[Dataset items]
****

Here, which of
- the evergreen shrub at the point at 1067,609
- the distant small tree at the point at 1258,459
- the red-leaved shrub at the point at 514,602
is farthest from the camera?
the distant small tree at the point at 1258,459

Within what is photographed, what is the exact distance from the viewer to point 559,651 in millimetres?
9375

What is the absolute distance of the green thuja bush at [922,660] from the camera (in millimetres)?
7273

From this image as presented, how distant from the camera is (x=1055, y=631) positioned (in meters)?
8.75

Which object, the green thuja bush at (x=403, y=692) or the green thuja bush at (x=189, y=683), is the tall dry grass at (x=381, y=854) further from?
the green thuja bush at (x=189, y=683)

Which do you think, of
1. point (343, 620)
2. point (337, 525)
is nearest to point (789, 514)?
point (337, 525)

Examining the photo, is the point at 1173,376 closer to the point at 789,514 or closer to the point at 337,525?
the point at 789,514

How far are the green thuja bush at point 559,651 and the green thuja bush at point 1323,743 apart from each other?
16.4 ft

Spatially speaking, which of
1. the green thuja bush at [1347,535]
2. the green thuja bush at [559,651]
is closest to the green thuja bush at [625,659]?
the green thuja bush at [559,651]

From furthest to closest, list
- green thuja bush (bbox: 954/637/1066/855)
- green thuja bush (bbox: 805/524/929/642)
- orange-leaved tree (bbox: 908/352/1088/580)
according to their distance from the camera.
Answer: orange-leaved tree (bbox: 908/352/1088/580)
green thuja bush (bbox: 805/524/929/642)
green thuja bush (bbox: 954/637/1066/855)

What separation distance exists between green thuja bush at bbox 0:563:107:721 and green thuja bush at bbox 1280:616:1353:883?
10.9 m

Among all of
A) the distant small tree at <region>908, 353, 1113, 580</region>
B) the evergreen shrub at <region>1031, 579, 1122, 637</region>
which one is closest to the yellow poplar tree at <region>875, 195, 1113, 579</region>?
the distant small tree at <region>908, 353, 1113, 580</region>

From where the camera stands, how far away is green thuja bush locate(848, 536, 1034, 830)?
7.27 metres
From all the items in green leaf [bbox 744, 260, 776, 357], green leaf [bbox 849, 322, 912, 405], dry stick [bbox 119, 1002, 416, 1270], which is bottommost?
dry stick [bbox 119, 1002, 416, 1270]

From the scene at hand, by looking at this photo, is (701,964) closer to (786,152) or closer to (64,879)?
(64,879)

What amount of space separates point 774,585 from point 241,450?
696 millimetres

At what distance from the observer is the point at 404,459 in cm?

****

Emit the records above again, exactly, with no line skipped.

Here, which of
- the evergreen shrub at the point at 1067,609
- the distant small tree at the point at 1258,459
- the red-leaved shrub at the point at 514,602
is farthest from the camera?
the distant small tree at the point at 1258,459

Within what is photographed, what is the exact distance from the viewer to point 559,651 in millimetres?
9375

What is the absolute distance of the green thuja bush at [922,660] from the camera (in millimetres)?
7273

From this image as presented, how distant from the camera is (x=1055, y=631) positioned (in meters)?
8.75

Which object, the green thuja bush at (x=403, y=692) or the green thuja bush at (x=189, y=683), is the tall dry grass at (x=381, y=854) further from?
the green thuja bush at (x=189, y=683)

Which do you think, of
1. point (343, 620)
2. point (337, 525)
is nearest to point (789, 514)?
point (337, 525)

Examining the photo, is the point at 1173,376 closer to the point at 789,514 or closer to the point at 337,525?
the point at 789,514

How far are the green thuja bush at point 559,651 and the green thuja bush at point 1323,743 apart from each other?
16.4 ft

Spatially speaking, which of
1. the green thuja bush at [1347,535]
2. the green thuja bush at [559,651]
is closest to the green thuja bush at [625,659]?
the green thuja bush at [559,651]

From furthest to closest, list
- green thuja bush (bbox: 954/637/1066/855)
- green thuja bush (bbox: 805/524/929/642)
- orange-leaved tree (bbox: 908/352/1088/580)
according to their distance from the camera.
Answer: orange-leaved tree (bbox: 908/352/1088/580)
green thuja bush (bbox: 805/524/929/642)
green thuja bush (bbox: 954/637/1066/855)

What separation distance exists between green thuja bush at bbox 0:563:107:721 and green thuja bush at bbox 1280:616:1353:883?
10.9 m

Among all of
A) the distant small tree at <region>908, 353, 1113, 580</region>
B) the evergreen shrub at <region>1031, 579, 1122, 637</region>
which one is closest to the yellow poplar tree at <region>875, 195, 1113, 579</region>?
the distant small tree at <region>908, 353, 1113, 580</region>

From where the camera stands, how far away is green thuja bush locate(848, 536, 1034, 830)?
7.27 metres
From all the items in green leaf [bbox 744, 260, 776, 357], green leaf [bbox 849, 322, 912, 405], dry stick [bbox 119, 1002, 416, 1270], which is bottommost?
dry stick [bbox 119, 1002, 416, 1270]

From the scene at hand, by looking at this photo, is (701,964) closer to (786,152) or closer to (64,879)?
(64,879)

What amount of space separates point 774,585 from point 241,450?
696 millimetres

At what distance from the observer is the point at 404,459 in cm?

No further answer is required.